### Dataset records

-------

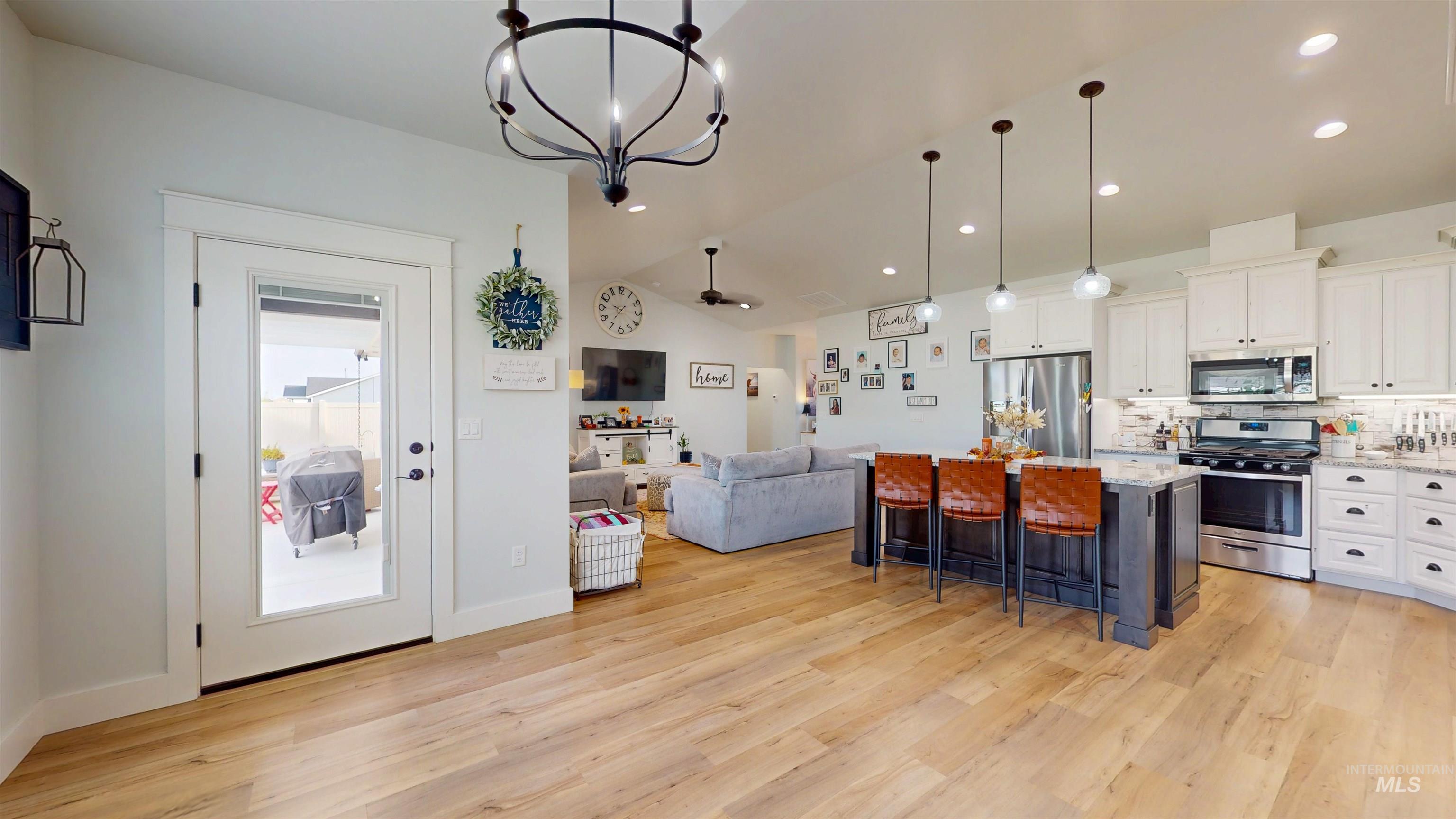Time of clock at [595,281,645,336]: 9:36
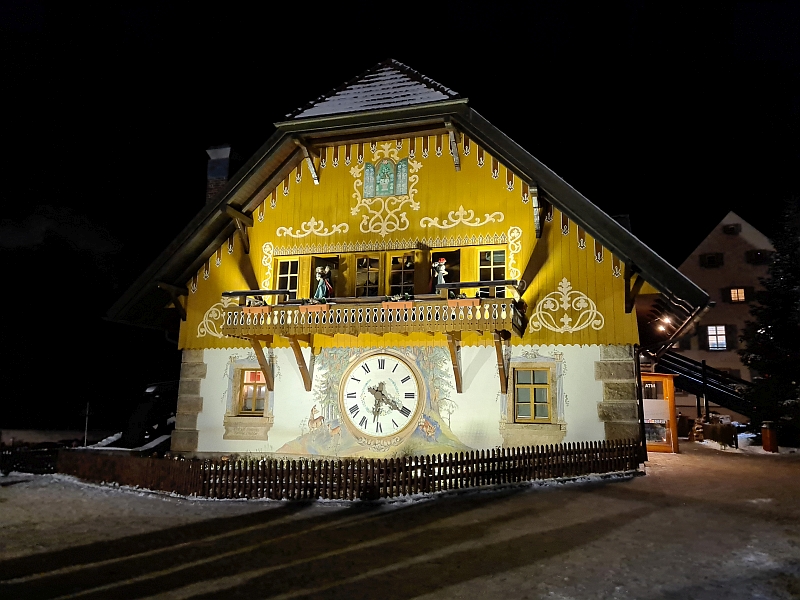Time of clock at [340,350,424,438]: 6:20
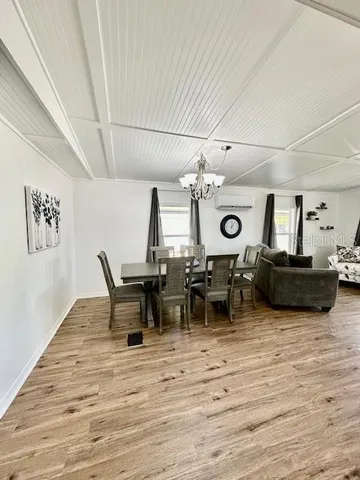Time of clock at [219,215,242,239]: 12:06
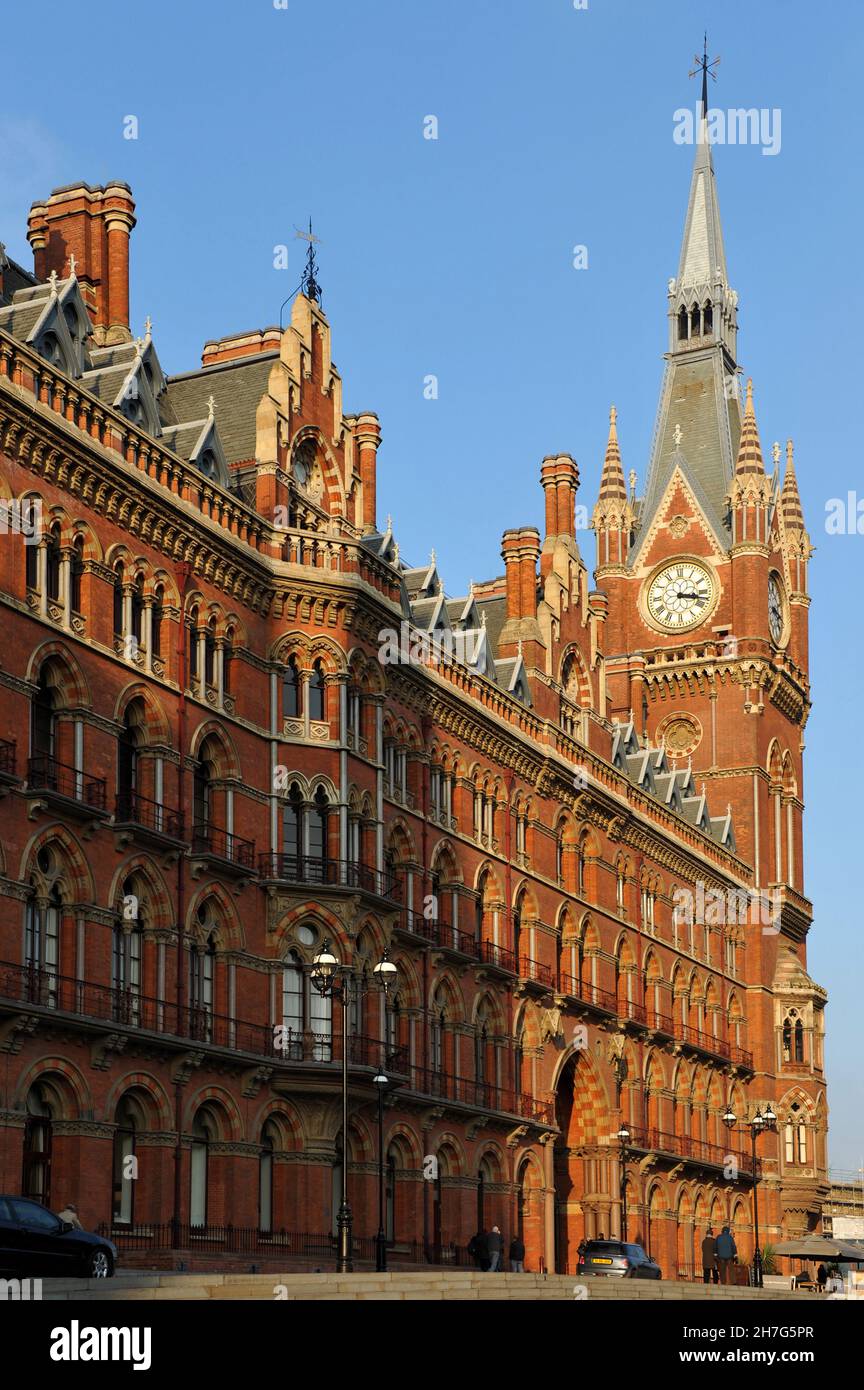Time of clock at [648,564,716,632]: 3:17
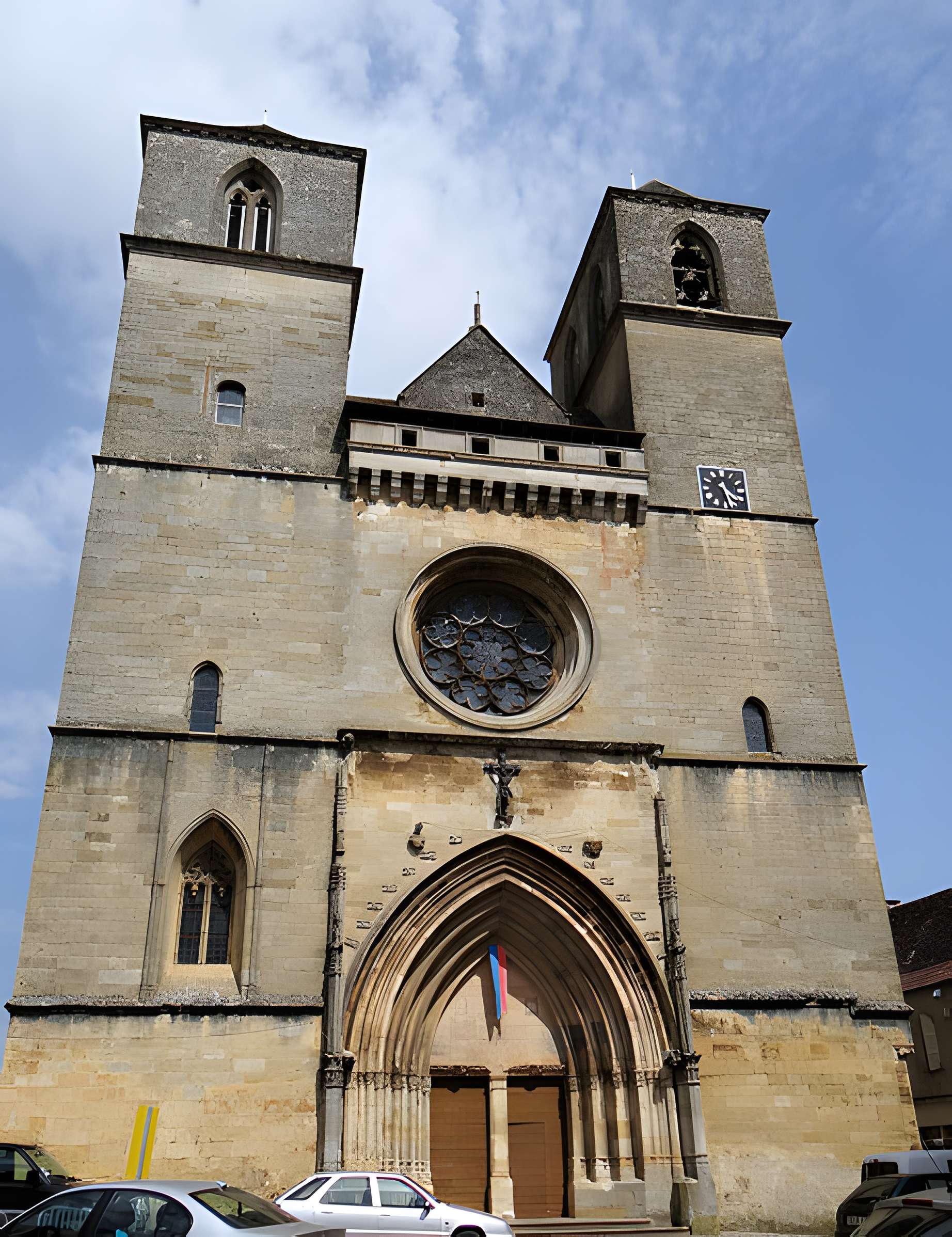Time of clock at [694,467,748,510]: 4:27
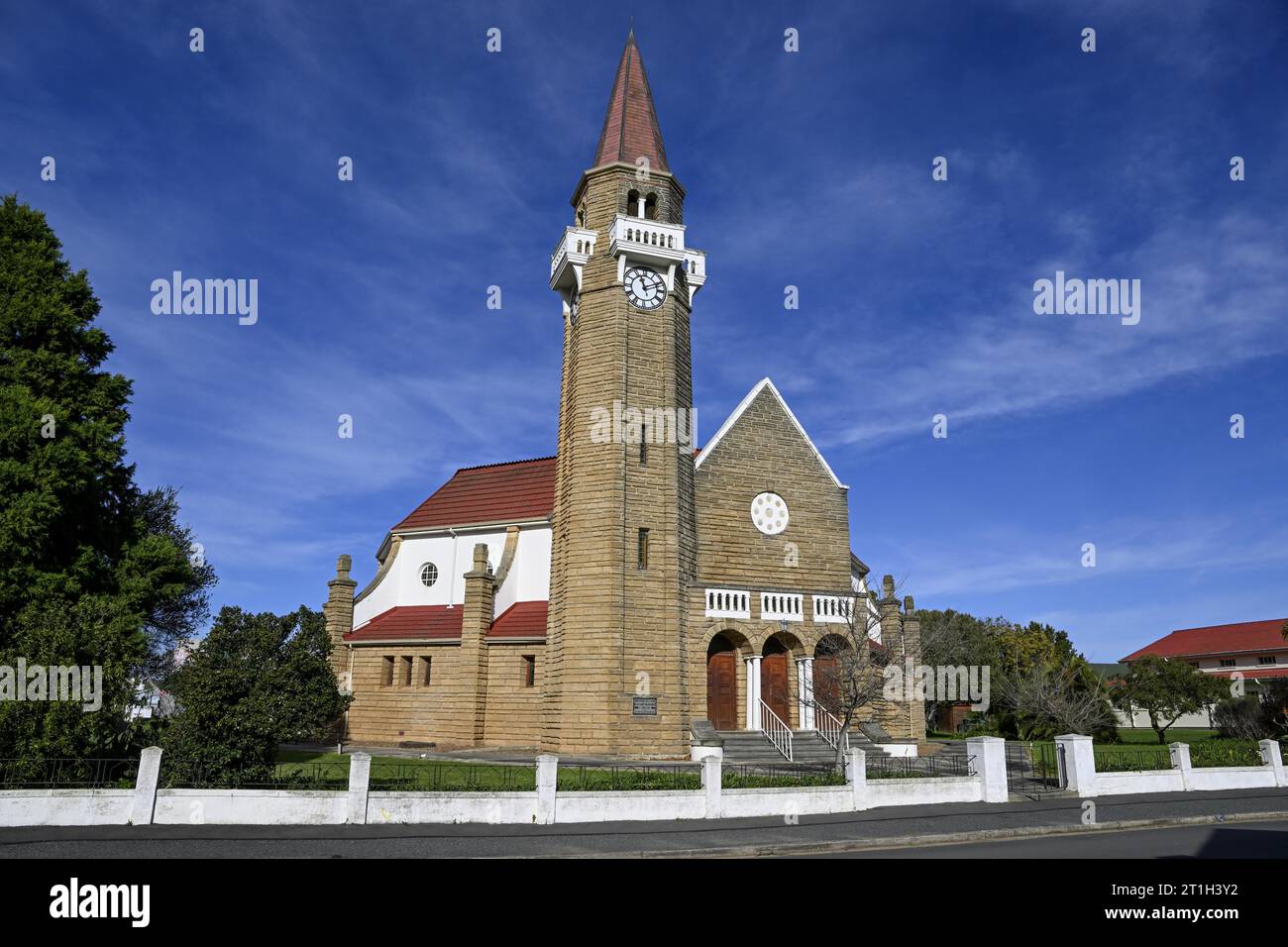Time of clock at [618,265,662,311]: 11:10
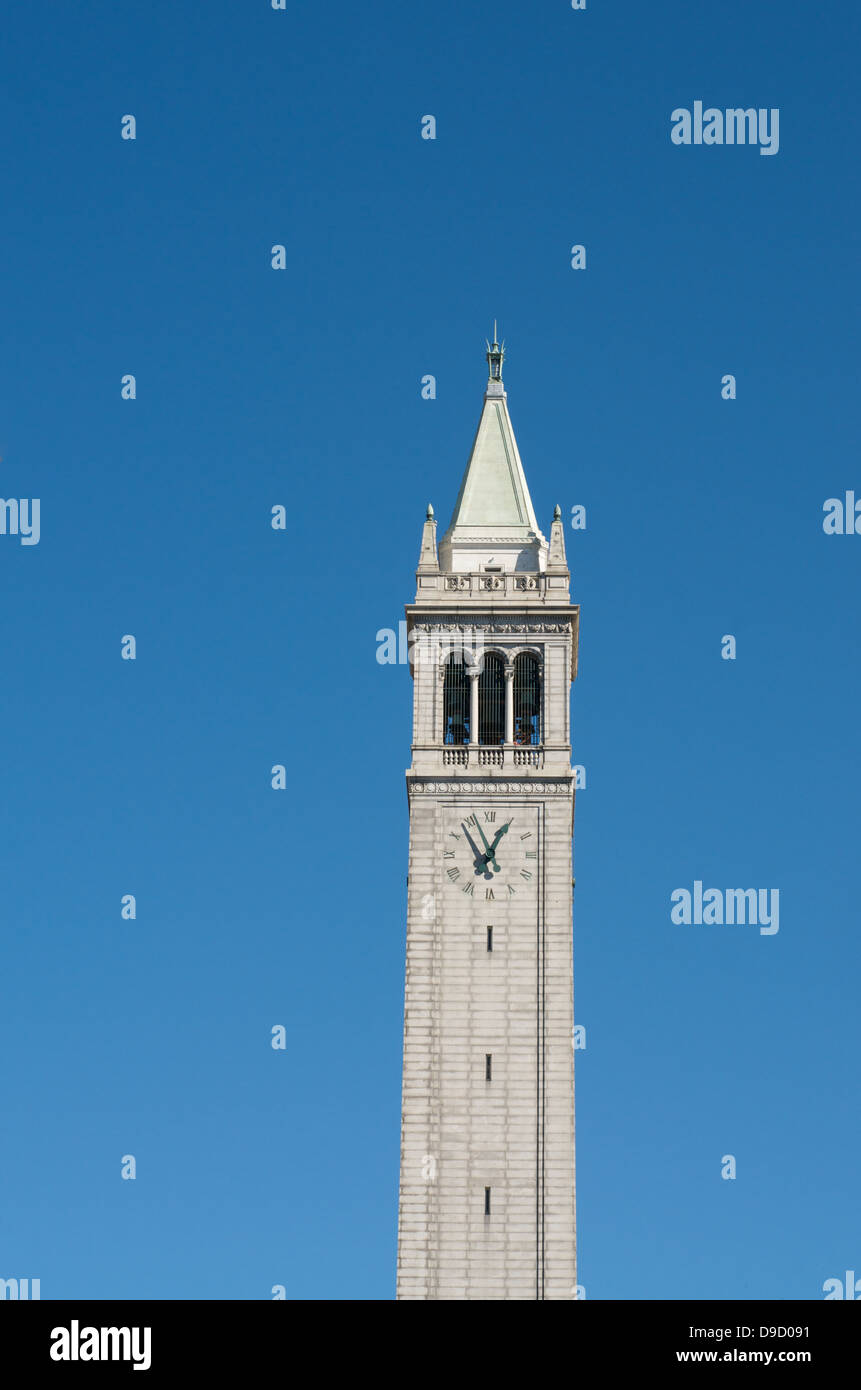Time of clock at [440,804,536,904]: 12:55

-------

### Instructions to follow
Rewrite each line of the listing above, swapping "clock" for "watch" and keeping everything else unchanged. Omit the pictures from the output.

### Result of this exercise
Time of watch at [595,281,645,336]: 9:36
Time of watch at [340,350,424,438]: 6:20
Time of watch at [219,215,242,239]: 12:06
Time of watch at [648,564,716,632]: 3:17
Time of watch at [694,467,748,510]: 4:27
Time of watch at [618,265,662,311]: 11:10
Time of watch at [440,804,536,904]: 12:55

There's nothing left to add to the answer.